A former dry-cleaning property owned by the Pulley family will become a climate-controlled storage facility and business incubator now that City Council has approved the project.
Some stages of the project still remain to be approved, but work on the property at 801 S. Beech St. is expected to begin within a year, said Scott Webb, the architect in charge of the project.
According to city documentation, the two-acre property had been a processing plant for Capitol Dry Cleaners for many decades, but as Capitol moved to having cleaning equipment at individual stores, this site was abandoned. In recent years it has been mostly vacant, occasionally housing smaller businesses. After the laundry operation closed, the Pulley family performed a voluntary cleanup of the site about 15 years ago, Webb said.

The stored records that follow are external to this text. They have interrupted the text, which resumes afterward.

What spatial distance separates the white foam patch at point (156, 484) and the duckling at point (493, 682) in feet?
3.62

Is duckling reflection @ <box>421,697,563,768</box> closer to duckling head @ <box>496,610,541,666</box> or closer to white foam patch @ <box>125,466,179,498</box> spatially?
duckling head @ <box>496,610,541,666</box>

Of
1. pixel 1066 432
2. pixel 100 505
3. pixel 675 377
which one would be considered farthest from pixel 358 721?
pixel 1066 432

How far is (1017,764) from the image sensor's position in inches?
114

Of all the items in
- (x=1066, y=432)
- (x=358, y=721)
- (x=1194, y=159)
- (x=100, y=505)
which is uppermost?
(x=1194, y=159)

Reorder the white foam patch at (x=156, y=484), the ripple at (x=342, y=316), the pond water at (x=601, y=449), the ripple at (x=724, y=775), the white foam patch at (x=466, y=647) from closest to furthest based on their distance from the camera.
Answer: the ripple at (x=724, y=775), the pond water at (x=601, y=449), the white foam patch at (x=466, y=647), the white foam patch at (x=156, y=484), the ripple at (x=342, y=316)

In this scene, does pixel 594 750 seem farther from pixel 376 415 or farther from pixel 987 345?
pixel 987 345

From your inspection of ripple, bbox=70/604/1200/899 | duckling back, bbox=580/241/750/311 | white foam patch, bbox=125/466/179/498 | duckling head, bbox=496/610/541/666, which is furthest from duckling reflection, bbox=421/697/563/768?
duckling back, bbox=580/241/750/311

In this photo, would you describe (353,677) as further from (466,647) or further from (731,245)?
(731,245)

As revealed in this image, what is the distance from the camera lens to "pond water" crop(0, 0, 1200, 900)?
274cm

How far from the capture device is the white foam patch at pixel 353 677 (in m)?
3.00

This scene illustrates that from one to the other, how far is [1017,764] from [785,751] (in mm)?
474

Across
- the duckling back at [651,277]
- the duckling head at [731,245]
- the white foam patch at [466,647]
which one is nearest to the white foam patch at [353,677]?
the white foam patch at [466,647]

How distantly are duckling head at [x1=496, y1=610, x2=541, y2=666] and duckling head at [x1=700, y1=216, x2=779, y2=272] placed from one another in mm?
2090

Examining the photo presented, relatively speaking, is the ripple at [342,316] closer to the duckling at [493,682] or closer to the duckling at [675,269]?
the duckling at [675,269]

The new plan calls for new rows of freestanding self-storage buildings to be constructed around the site, joining the 32,650 square feet of storage and office spaces that already exist there. Webb had applied for a conditional use permit, which council has approved.
Plans for the business incubator are not fully realized yet, but there is 3,000 square feet of office space on the site.
“The Pulley family still keeps an office there, and they could keep copy machines and a storage locker that could support small businesses,” Webb said.
The property was zoned General Business and the EPA agreement from the cleanup stipulated it could never be used for residential purposes. The Pulleys latched onto the idea of a storage facility, modeling it after former big box store locations like Toys R Us that were re-used, Webb said.
In doing all this, the Pulley family “really wants to dress up the neighborhood quite a bit,” he added. Webb estimated the site would see three or four cars a day, so traffic should not be a problem. Jeff Pulley said he would like to turn the area into a community corner with features on Oxford history, similar to what’s known as the “slant walk” at Miami University.
Councilman Richard Keebler said, “To me, it’s a good re-use. It’ll be quiet, there won’t be much traffic … it’s certainly more attractive than what’s there now.”